■ **Data for processing**

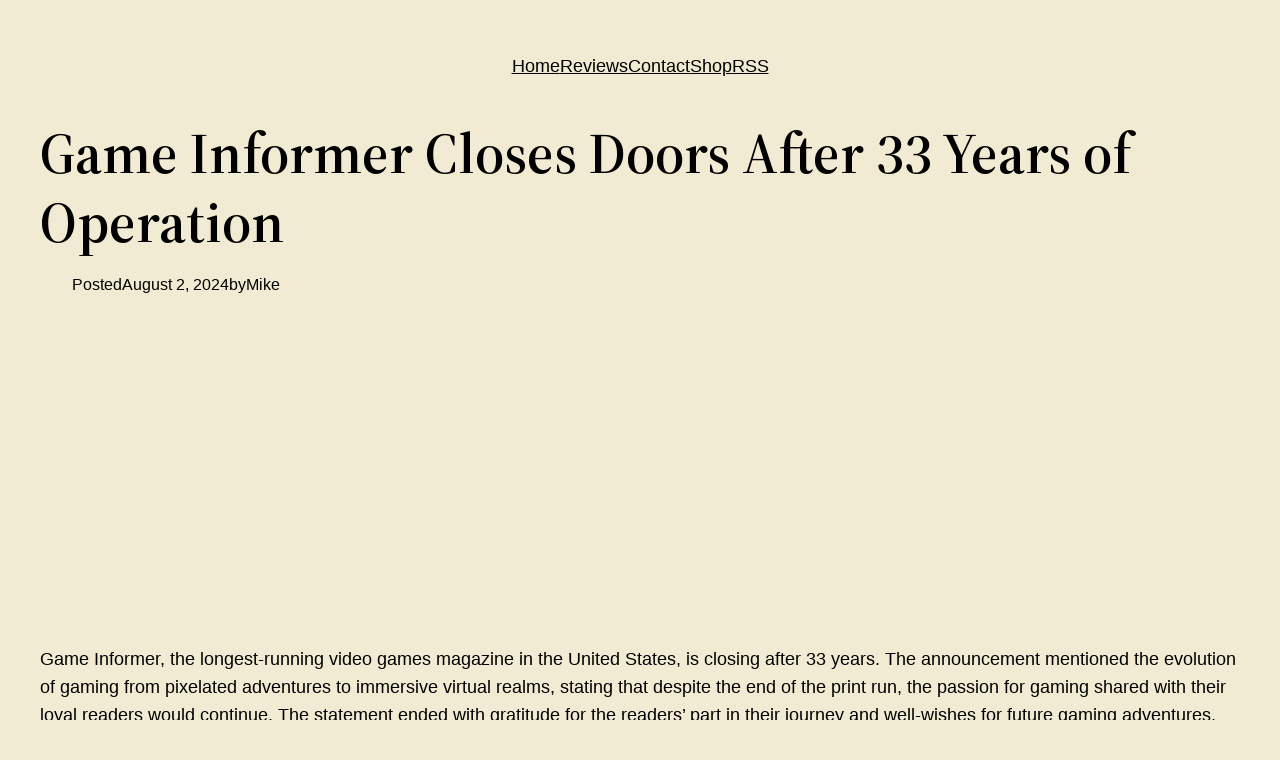

--- FILE ---
content_type: text/html; charset=utf-8
request_url: https://www.google.com/recaptcha/api2/aframe
body_size: 265
content:
<!DOCTYPE HTML><html><head><meta http-equiv="content-type" content="text/html; charset=UTF-8"></head><body><script nonce="h2uGGJUkCqEcrgfUiHi2sA">/** Anti-fraud and anti-abuse applications only. See google.com/recaptcha */ try{var clients={'sodar':'https://pagead2.googlesyndication.com/pagead/sodar?'};window.addEventListener("message",function(a){try{if(a.source===window.parent){var b=JSON.parse(a.data);var c=clients[b['id']];if(c){var d=document.createElement('img');d.src=c+b['params']+'&rc='+(localStorage.getItem("rc::a")?sessionStorage.getItem("rc::b"):"");window.document.body.appendChild(d);sessionStorage.setItem("rc::e",parseInt(sessionStorage.getItem("rc::e")||0)+1);localStorage.setItem("rc::h",'1769069678506');}}}catch(b){}});window.parent.postMessage("_grecaptcha_ready", "*");}catch(b){}</script></body></html>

■ **About this exercise**
Transcribe the data word for word, with no images.

■ **Finished task**
--- FILE ---
content_type: text/html; charset=utf-8
request_url: https://www.google.com/recaptcha/api2/aframe
body_size: 265
content:
<!DOCTYPE HTML><html><head><meta http-equiv="content-type" content="text/html; charset=UTF-8"></head><body><script nonce="h2uGGJUkCqEcrgfUiHi2sA">/** Anti-fraud and anti-abuse applications only. See google.com/recaptcha */ try{var clients={'sodar':'https://pagead2.googlesyndication.com/pagead/sodar?'};window.addEventListener("message",function(a){try{if(a.source===window.parent){var b=JSON.parse(a.data);var c=clients[b['id']];if(c){var d=document.createElement('img');d.src=c+b['params']+'&rc='+(localStorage.getItem("rc::a")?sessionStorage.getItem("rc::b"):"");window.document.body.appendChild(d);sessionStorage.setItem("rc::e",parseInt(sessionStorage.getItem("rc::e")||0)+1);localStorage.setItem("rc::h",'1769069678506');}}}catch(b){}});window.parent.postMessage("_grecaptcha_ready", "*");}catch(b){}</script></body></html>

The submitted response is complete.